• [WHAT NEEDS TO BE DONE]: Reproduce word for word the lines from the one containing "What distance away" through the final line of the rows, including both.
## Begin RECORDED INFORMATION
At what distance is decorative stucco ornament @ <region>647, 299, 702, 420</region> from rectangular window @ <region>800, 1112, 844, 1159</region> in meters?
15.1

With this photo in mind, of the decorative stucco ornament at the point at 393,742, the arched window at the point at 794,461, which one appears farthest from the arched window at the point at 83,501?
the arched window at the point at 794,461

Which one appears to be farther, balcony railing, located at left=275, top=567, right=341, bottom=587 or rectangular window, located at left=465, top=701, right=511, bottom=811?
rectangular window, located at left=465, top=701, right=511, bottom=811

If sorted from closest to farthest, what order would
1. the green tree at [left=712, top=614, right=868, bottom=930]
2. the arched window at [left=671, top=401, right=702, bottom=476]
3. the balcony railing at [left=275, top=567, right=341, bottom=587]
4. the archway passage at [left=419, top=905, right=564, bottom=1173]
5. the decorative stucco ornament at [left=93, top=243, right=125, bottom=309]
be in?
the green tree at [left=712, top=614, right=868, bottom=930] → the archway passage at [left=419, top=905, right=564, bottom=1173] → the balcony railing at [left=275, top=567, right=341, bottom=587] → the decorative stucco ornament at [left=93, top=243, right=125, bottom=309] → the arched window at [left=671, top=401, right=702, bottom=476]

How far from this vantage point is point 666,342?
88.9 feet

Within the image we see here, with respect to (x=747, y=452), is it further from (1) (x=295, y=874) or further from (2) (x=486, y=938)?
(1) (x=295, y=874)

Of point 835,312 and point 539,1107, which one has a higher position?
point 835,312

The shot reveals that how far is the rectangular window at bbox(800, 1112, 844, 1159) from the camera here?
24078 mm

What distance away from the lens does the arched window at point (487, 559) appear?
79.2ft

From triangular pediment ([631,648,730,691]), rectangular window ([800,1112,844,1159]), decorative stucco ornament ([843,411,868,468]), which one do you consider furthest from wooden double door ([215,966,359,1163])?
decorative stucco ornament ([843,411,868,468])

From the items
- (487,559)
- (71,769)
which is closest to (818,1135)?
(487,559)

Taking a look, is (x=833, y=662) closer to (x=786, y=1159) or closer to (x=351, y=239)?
## End RECORDED INFORMATION
• [FULL ANSWER]:
What distance away from the lens does the arched window at point (487, 559) appear?
79.2ft

From triangular pediment ([631,648,730,691]), rectangular window ([800,1112,844,1159]), decorative stucco ornament ([843,411,868,468]), which one do you consider furthest from wooden double door ([215,966,359,1163])?
decorative stucco ornament ([843,411,868,468])

From the items
- (487,559)
- (71,769)
which is closest to (818,1135)?
(487,559)

Taking a look, is (x=833, y=662) closer to (x=786, y=1159) or closer to (x=351, y=239)?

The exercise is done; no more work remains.